Restore a managed instance v1.1 when it is completely gone

SOC2/CI-110

Are you experiencing a zonal failure? Follow the failover process

In MI v1.1, we now have resources running outside the VM, i.e Cloud SQL, hence the restoration comes with multiple stages. Perform the restoration in the following order.

Restoring Cloud SQL

Use cases:

Cloud SQL data is corrupted by a broken database migration
Cloud SQL data is deleted

Restore from automated backup

Below process is derived from GCP documentation

The restortion process will be performed with gcloud. Learn more about why not terraform?.

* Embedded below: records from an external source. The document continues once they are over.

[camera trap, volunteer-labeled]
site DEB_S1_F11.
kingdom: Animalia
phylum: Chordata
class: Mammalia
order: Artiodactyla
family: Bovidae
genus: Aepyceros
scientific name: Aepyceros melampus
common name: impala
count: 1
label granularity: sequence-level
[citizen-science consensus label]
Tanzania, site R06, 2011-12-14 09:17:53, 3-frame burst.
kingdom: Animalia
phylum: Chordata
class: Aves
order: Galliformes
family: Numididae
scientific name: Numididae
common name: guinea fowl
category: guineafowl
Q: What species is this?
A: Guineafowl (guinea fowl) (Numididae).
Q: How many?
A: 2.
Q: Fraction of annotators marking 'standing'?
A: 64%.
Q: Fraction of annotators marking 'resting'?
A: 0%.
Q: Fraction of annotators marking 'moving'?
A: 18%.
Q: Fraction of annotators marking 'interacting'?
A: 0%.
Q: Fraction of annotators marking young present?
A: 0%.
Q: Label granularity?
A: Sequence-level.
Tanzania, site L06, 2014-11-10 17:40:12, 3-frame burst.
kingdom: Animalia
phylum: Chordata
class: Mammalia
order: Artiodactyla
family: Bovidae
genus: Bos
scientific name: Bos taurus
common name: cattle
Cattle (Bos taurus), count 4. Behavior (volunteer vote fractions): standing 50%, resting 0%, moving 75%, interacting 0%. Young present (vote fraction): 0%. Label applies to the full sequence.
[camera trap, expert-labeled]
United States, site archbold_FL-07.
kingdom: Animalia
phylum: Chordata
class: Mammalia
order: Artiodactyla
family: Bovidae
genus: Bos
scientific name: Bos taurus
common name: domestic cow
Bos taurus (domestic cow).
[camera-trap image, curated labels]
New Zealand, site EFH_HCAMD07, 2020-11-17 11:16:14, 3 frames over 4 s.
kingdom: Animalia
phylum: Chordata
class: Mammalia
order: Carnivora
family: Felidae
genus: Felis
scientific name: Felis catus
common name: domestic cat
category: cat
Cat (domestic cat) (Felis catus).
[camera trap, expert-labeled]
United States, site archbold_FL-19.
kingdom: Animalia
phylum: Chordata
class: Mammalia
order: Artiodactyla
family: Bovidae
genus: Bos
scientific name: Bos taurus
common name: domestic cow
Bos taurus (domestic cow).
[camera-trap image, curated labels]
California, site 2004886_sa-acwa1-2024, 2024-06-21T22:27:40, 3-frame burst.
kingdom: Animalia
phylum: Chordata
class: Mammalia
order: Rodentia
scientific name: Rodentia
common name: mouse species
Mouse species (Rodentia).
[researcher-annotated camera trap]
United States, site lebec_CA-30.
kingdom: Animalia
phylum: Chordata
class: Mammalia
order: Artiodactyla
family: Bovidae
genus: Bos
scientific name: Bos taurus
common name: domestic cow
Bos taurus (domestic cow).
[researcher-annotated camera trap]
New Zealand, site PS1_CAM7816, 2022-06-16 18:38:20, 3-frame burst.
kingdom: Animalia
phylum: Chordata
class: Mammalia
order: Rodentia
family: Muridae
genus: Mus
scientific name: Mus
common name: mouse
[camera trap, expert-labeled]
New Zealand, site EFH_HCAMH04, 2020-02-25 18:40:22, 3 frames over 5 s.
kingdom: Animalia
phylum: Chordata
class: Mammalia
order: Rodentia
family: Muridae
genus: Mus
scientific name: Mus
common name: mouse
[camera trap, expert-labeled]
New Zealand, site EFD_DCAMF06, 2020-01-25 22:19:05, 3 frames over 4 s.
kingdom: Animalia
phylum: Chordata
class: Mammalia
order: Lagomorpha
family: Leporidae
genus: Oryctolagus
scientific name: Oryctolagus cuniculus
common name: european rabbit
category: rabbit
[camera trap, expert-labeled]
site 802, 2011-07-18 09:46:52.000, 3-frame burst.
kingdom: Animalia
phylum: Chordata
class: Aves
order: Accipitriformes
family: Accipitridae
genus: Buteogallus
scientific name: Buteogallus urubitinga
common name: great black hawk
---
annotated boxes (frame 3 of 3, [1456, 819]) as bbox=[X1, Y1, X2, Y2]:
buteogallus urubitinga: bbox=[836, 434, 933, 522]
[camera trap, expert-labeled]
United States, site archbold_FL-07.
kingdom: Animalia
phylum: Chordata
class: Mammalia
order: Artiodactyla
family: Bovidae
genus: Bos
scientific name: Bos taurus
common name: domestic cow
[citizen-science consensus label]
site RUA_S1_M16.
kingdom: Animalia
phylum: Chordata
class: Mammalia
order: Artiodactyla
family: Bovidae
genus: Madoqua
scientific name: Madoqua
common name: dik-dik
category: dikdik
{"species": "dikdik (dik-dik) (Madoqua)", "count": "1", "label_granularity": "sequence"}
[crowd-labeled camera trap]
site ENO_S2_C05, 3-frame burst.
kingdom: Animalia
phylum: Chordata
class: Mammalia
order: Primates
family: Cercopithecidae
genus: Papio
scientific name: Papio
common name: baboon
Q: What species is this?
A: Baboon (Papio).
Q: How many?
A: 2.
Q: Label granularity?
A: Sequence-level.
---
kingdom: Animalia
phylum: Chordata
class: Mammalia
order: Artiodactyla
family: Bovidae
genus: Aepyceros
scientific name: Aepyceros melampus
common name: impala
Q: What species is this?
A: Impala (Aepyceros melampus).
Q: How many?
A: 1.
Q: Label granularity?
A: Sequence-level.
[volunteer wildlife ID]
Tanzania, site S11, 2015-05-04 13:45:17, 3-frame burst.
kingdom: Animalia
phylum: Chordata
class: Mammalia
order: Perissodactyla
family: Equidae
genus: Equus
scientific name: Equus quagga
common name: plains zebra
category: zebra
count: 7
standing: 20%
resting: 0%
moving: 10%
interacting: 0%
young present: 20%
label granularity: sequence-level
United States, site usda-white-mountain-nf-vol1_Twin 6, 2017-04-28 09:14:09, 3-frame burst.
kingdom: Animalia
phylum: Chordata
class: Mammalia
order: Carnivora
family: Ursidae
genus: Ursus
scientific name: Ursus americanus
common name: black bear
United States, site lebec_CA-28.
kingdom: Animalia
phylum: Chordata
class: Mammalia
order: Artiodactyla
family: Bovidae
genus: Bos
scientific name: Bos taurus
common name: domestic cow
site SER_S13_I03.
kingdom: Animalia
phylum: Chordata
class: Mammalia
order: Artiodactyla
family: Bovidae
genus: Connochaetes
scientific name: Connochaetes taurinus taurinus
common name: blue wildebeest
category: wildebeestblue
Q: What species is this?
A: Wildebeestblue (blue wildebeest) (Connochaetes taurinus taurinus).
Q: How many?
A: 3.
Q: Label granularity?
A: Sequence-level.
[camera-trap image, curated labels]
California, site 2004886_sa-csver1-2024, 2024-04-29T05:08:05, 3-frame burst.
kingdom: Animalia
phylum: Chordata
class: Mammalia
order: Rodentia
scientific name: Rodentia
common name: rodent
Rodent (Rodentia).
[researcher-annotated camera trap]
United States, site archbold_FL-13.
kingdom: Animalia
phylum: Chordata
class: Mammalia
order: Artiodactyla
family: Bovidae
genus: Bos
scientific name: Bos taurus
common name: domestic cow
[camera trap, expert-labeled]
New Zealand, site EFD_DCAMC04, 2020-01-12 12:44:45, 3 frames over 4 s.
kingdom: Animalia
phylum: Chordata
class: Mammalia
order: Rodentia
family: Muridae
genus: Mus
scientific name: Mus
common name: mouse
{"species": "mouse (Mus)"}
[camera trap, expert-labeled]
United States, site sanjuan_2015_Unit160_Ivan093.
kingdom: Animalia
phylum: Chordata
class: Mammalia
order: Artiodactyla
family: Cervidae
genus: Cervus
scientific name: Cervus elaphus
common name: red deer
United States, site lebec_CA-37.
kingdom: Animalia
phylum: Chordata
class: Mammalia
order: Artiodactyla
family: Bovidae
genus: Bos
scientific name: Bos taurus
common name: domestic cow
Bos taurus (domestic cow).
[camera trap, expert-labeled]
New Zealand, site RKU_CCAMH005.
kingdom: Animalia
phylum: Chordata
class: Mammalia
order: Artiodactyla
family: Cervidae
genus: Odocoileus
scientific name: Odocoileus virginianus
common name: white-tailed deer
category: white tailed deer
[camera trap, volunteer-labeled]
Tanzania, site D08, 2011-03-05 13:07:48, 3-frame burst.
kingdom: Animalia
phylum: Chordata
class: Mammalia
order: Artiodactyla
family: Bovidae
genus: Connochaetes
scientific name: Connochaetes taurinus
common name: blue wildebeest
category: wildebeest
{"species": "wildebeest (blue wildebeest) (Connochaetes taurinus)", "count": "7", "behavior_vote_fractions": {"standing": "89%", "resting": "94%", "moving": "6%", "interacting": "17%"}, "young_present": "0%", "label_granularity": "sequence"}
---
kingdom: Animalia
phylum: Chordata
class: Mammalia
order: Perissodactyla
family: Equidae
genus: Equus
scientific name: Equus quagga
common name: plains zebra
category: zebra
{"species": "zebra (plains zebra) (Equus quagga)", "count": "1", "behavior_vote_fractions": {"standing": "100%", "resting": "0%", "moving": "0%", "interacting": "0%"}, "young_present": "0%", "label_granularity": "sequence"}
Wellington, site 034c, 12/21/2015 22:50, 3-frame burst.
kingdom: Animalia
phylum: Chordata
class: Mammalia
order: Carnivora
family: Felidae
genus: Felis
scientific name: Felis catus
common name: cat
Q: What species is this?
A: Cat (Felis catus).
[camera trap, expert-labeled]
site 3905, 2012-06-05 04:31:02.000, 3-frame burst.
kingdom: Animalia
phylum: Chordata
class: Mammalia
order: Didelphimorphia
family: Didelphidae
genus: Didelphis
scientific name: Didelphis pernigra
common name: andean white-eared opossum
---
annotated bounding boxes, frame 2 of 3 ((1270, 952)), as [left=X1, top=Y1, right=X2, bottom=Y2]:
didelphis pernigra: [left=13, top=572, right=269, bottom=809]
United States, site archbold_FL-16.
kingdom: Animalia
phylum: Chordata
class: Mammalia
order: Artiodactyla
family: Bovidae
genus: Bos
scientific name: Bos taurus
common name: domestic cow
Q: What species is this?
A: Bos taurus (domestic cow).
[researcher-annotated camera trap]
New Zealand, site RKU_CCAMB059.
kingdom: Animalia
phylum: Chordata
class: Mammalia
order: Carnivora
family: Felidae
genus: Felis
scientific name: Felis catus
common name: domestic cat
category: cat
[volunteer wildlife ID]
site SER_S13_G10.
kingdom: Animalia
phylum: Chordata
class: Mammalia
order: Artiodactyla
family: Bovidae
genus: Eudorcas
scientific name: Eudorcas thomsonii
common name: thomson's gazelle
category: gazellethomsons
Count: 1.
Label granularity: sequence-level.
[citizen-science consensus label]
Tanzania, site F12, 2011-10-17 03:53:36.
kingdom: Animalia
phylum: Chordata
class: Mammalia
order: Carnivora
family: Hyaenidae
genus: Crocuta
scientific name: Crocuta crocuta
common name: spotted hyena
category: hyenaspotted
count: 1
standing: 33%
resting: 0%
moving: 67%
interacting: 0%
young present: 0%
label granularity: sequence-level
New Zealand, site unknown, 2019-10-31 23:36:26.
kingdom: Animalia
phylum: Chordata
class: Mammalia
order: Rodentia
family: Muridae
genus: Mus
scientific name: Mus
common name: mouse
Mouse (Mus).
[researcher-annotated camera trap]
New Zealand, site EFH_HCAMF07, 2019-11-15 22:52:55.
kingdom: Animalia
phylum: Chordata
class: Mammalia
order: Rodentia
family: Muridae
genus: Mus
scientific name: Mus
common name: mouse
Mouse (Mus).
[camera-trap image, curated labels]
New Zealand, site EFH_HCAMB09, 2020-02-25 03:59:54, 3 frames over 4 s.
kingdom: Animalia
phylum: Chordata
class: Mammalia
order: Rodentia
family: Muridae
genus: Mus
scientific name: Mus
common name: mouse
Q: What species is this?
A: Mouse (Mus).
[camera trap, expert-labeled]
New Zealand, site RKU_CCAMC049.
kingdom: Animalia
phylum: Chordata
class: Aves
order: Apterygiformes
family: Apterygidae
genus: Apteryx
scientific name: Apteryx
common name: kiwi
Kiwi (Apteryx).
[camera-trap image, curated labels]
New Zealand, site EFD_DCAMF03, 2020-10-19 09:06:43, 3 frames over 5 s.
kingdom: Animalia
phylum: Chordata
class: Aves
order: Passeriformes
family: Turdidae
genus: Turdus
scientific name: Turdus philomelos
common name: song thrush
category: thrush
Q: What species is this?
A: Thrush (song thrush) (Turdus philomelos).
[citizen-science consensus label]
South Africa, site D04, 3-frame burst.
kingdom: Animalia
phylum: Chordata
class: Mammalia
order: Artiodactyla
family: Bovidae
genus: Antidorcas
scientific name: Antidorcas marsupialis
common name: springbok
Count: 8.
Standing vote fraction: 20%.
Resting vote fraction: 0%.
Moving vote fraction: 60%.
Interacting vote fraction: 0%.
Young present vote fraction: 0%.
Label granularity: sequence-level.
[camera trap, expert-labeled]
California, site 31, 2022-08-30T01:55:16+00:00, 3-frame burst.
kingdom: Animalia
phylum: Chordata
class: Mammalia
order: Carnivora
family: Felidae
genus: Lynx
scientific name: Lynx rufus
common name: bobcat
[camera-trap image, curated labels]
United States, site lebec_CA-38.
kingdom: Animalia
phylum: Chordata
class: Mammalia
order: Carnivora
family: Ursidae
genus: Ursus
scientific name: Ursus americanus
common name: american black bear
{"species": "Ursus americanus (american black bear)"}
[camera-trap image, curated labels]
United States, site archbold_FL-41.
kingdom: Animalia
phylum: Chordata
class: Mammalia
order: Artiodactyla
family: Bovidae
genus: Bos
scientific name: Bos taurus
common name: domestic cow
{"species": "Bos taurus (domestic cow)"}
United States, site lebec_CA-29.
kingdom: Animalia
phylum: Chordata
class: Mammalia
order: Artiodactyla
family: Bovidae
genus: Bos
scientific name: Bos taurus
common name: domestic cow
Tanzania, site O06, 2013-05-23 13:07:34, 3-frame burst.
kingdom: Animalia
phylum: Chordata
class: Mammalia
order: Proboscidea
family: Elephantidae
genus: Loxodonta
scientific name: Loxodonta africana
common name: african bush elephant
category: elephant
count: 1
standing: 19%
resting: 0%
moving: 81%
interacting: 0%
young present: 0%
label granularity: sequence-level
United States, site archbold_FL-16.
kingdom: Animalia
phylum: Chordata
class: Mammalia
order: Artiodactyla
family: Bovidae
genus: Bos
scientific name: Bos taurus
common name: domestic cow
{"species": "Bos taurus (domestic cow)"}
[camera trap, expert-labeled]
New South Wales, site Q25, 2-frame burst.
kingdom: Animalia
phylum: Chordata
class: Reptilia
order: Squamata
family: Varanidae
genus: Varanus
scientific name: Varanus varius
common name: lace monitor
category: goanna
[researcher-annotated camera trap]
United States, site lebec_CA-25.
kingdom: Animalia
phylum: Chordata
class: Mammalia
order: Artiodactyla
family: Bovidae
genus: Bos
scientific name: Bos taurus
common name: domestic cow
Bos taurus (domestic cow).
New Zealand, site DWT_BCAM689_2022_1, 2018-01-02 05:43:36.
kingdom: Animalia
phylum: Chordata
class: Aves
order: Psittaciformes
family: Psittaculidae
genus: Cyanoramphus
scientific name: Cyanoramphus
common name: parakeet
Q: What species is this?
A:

Locate the SQL instance, note the name of the instance as SQL_INSTANCE

gcloud sql instances list --project $PROJECT_ID

List all backups, note the name of the latest (or the one right before database state is corrupted) SUCCESSFUL backup as SQL_BACKUP_ID

gcloud sql backups list --instance $SQL_INSTANCE --project $PROJECT_ID

Restore the backup to the current instance.

gcloud sql backups restore $SQL_BACKUP_ID --restore-instance $SQL_INSTANCE --project $PROJECT_ID

Restore the compute instance (VM)

Use cases:

Docker daemon state is corrupted
Application data is deleted
VM is deleted

Assess what is deleted

Navigate to sourcegraph-managed-$CUSTOMER project, and look at existing compute instance.

Does the VM still exist?

No, the VM is gone.
- Does the data disk default-$CURRENT_DEPLOYMENT-data-disk still exists?
  - Yes, re-create the VM with existing data disk
  - No, re-create the VM with a new data disk from disk snapshot
Yes, follow operation guides to troubleshoot services condition. If unable to recover running services on the VM, fallback to restore snapshot on a live VM.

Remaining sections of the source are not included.